Brown sugar adds a hint of sweetness that balances the savory spices. Paprika, with its mild flavor, contributes a beautiful color and subtle warmth. Salt enhances all the flavors, while black pepper adds a touch of heat. Garlic powder and onion powder provide depth and aroma. Cayenne pepper gives it a slight kick, making each bite more exciting. The star, of course, is the pork shoulder, which becomes incredibly tender when slow-cooked. Apple cider vinegar helps tenderize the meat and adds a tangy note. Chicken broth keeps the pork moist during cooking. A dash of Worcestershire sauce introduces a savory umami flavor, while BBQ sauce brings everything together with a sweet and smoky finish.

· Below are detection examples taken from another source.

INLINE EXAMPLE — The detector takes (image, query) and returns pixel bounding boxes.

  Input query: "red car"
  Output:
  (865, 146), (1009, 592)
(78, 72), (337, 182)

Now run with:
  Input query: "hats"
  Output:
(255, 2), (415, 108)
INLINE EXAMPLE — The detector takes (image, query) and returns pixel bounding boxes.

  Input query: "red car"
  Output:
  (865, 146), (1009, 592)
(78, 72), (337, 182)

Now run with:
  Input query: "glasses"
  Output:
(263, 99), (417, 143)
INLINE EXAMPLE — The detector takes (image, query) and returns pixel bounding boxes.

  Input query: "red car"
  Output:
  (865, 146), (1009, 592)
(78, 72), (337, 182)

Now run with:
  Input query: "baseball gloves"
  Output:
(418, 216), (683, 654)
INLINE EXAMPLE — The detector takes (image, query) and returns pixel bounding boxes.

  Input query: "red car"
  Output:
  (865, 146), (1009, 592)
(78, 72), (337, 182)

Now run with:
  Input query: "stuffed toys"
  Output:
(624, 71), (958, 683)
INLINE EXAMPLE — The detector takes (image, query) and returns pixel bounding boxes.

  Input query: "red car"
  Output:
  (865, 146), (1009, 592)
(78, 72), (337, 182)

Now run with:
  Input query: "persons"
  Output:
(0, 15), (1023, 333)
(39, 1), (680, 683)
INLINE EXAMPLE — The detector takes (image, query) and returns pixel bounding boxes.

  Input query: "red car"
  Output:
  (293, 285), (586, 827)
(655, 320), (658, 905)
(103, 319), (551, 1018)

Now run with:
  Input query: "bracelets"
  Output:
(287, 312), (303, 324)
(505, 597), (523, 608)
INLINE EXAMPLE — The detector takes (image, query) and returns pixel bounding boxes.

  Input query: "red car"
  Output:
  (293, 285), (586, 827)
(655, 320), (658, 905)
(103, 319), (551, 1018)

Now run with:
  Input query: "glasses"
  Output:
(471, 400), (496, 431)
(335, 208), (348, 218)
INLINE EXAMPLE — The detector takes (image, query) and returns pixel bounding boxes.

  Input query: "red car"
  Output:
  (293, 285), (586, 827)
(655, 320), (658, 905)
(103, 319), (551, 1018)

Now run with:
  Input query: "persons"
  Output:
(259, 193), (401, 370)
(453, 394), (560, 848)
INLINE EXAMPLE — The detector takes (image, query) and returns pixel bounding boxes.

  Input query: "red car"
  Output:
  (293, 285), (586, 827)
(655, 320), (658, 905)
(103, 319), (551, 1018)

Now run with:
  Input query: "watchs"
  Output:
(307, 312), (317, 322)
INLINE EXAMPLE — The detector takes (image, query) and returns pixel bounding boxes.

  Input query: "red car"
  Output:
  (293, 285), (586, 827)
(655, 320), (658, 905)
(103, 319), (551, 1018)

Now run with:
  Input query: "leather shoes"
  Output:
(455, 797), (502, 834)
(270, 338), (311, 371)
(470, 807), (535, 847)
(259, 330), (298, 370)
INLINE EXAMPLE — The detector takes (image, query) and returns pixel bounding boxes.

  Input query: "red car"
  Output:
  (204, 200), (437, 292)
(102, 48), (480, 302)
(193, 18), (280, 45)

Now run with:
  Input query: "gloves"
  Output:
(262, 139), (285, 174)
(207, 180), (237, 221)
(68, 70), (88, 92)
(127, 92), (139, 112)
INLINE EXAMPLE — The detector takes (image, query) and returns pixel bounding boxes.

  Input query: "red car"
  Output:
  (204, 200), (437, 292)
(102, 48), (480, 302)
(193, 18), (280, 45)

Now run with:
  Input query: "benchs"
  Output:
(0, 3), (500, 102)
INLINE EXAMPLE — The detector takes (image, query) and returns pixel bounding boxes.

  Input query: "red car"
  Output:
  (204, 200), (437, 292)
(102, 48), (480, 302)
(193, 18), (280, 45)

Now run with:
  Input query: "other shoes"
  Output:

This pulled pork is incredibly versatile. Pile it high on soft buns for a classic sandwich or stuff it into tacos with coleslaw for a fresh twist. It’s also fantastic served over a bed of creamy mashed potatoes or steamed rice, soaking up all those delicious juices.
Start by preheating your oven to 300°F. This low temperature is key to breaking down the pork shoulder's connective tissues, resulting in that coveted tenderness. In a small bowl, combine your spice blend: brown sugar, paprika, salt, black pepper, garlic powder, onion powder, and cayenne pepper. This mixture will form a flavorful crust on the pork.
Rub the spice mix thoroughly over the pork shoulder, ensuring every inch is coated. This rub is your ticket to deeply flavorful meat. Place the seasoned pork in a large roasting pan. Pour the apple cider vinegar, chicken broth, and Worcestershire sauce around the pork, creating a flavorful bath that will keep the meat moist and infuse it with taste as it cooks.
Cover the pan tightly with aluminum foil. This step is crucial as it traps moisture and heat, allowing the pork to cook evenly and become tender. Slide the pan into your preheated oven and let it bake for 6-7 hours. Yes, this is a long time, but it's largely hands-off, and the result is worth the wait. You’ll know it’s ready when the pork is fork-tender and falls apart effortlessly.
Once the pork is done, remove it from the oven and let it rest for about 15 minutes. This resting period allows the juices to redistribute, ensuring every bite is succulent. After resting, use two forks to shred the pork into bite-sized pieces. Finally, mix in the BBQ sauce, making sure every piece is coated. This final addition adds a sweet, smoky finish that complements the meat perfectly.